Salvatore Del Deo expressed his gratitude for the agencies’ flexibility in the matter and willingness to consider alternate perspectives.
“It makes me feel so good that in my last few years on this planet, I will be in the heaven that I’ve always had with my wife and my family and my dear friends for so many years.”
Michela Murphy, a Provincetown resident whose family operates the restaurant Sal’s Place and who has worked to advocate on behalf of the dune dwellers, said she was happy that the Del Deos could return to Frenchie’s shack.
“I’m very grateful to the National Park Service, but it’s also not enough to just give Sal his shot,” she said.
On Monday, it became clear the notification process would take a while for the other dune dwellers, with a range of timelines given for different shacks.

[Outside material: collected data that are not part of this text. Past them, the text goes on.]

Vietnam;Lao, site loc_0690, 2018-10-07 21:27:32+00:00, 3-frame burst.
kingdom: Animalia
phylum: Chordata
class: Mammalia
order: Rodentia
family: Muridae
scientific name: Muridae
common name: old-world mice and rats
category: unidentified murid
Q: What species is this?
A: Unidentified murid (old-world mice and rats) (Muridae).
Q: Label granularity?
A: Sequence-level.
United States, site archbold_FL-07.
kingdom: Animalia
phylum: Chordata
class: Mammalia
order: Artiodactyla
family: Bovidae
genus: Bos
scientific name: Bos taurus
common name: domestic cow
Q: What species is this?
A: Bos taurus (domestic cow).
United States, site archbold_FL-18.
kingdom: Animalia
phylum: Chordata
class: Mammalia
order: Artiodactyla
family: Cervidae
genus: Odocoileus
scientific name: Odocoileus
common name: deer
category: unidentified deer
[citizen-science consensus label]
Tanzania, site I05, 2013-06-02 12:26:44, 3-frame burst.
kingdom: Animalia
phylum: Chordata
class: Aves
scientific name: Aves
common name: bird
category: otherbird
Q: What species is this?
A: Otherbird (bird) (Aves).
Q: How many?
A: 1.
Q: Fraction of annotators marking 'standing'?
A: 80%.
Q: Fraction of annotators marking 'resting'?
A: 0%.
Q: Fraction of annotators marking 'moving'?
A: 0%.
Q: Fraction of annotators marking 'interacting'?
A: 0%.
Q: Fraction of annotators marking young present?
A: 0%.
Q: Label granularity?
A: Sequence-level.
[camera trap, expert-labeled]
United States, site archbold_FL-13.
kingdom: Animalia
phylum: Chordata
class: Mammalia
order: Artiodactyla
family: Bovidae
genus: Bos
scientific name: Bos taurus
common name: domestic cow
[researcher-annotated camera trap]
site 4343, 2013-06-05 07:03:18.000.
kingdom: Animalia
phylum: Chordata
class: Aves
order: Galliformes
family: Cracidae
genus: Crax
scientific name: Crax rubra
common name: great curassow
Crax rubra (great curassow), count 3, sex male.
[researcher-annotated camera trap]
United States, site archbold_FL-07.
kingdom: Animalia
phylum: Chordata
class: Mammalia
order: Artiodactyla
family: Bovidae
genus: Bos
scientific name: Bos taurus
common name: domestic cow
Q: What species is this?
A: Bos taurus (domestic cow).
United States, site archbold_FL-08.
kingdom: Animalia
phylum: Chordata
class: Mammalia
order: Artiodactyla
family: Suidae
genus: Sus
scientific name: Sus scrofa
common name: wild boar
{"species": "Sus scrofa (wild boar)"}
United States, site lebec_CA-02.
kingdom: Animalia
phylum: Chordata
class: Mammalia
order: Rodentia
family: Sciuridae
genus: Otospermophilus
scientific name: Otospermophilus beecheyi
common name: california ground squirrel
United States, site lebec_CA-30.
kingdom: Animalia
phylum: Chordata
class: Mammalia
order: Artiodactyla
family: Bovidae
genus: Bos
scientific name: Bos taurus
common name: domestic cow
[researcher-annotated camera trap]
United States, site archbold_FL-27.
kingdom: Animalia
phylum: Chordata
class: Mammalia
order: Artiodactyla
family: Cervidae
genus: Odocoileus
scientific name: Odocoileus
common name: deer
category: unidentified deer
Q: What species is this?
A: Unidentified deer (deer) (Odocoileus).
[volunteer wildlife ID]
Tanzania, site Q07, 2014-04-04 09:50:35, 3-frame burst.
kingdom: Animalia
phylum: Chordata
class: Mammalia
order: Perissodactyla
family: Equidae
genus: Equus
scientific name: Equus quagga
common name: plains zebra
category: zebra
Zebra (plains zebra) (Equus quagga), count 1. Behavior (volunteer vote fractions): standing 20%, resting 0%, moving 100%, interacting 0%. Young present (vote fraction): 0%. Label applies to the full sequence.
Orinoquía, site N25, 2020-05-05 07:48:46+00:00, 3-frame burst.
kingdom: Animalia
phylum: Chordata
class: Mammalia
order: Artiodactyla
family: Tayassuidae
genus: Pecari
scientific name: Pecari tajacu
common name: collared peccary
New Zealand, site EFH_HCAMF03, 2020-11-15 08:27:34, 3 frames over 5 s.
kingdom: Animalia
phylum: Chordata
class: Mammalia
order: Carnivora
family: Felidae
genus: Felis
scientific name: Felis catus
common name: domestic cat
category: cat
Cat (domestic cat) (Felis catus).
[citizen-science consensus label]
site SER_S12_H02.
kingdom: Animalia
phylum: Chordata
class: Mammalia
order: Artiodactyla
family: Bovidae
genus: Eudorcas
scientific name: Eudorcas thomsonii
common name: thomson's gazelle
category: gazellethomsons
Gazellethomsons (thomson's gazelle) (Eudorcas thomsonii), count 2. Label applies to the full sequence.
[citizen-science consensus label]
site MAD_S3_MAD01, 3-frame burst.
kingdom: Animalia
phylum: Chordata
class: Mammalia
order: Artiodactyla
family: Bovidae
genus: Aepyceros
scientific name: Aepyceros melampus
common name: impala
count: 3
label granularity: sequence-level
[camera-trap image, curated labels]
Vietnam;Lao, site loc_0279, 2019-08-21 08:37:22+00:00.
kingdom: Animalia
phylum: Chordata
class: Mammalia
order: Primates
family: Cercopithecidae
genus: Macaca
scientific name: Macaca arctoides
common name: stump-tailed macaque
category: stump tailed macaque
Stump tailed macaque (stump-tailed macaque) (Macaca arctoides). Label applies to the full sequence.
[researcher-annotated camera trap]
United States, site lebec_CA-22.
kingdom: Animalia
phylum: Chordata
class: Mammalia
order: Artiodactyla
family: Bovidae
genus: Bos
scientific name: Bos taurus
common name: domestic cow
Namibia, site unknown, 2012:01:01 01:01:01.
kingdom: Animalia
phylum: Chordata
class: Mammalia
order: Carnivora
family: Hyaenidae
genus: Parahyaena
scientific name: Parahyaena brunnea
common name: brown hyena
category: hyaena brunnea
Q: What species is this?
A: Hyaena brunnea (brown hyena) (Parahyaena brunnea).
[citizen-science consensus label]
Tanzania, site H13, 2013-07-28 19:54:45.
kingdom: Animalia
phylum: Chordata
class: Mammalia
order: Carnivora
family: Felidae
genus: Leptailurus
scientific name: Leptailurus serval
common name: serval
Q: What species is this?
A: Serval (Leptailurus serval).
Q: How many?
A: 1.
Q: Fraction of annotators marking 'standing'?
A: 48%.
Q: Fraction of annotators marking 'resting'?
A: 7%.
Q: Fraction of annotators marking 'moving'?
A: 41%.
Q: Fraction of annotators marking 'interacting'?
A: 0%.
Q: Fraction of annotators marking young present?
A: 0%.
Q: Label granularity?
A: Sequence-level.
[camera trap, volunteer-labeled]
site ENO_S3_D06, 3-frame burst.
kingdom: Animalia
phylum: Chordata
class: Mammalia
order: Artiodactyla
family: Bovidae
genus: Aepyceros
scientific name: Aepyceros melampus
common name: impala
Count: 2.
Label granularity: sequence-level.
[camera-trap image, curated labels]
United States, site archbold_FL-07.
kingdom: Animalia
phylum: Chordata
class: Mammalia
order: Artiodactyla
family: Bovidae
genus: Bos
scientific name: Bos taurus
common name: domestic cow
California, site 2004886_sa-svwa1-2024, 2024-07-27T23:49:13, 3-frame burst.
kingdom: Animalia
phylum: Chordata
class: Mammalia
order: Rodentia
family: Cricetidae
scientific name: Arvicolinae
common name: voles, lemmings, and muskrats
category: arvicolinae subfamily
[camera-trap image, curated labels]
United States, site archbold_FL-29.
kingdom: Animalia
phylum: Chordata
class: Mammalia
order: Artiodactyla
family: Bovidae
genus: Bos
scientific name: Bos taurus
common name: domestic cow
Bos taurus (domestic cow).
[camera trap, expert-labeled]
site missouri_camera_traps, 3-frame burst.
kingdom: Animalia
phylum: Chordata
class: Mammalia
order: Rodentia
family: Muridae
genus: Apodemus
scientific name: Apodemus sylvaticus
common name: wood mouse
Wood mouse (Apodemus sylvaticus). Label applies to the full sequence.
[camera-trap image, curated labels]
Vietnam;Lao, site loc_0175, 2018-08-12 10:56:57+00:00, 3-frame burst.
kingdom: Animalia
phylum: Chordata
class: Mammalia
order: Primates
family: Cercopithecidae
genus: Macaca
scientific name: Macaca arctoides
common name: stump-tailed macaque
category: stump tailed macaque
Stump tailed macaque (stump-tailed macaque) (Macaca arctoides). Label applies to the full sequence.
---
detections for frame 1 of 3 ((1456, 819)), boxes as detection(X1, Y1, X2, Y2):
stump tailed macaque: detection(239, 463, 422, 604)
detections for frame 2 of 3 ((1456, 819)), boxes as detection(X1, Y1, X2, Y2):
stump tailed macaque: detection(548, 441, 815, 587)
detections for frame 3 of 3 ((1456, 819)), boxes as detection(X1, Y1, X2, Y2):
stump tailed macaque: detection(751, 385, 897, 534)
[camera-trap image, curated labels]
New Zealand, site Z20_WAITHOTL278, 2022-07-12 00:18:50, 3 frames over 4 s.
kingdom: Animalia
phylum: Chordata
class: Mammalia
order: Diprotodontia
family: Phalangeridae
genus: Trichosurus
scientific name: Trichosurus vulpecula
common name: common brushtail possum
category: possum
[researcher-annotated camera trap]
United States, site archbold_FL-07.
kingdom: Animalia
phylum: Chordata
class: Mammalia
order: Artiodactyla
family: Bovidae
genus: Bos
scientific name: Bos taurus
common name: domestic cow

Some dune dwellers who applied for the request for proposals received letters from Joan Horgan, a representative of the Cape Cod National Seashore, noting that the selection process would stretch into the coming weeks. If selected, those leases would be modified according to the new agreement, and if not selected, their special permit would be extended through Nov. 15, at which point an exit interview would be conducted. Another version of the letter, issued to multiple other dune dwellers, noted that an award would not be decided “in the near term,” and that the occupants could accept an extension until April 30, 2024, if not selected themselves.
One dune-dwelling family that applied has withdrawn its application, and occupants of the Armstrong shack were granted an extension through Aug. 31, 2024.
“It’s about the preservation of the community and about the preservation of the cultural landscape,” Murphy said. “And if that means removing any of the other dune dwellers, that is just putting a bandage on a problem. So I’m very grateful for this. . . . I’m cautiously optimistic. But I think that it’s important for people to remember that it’s not over.”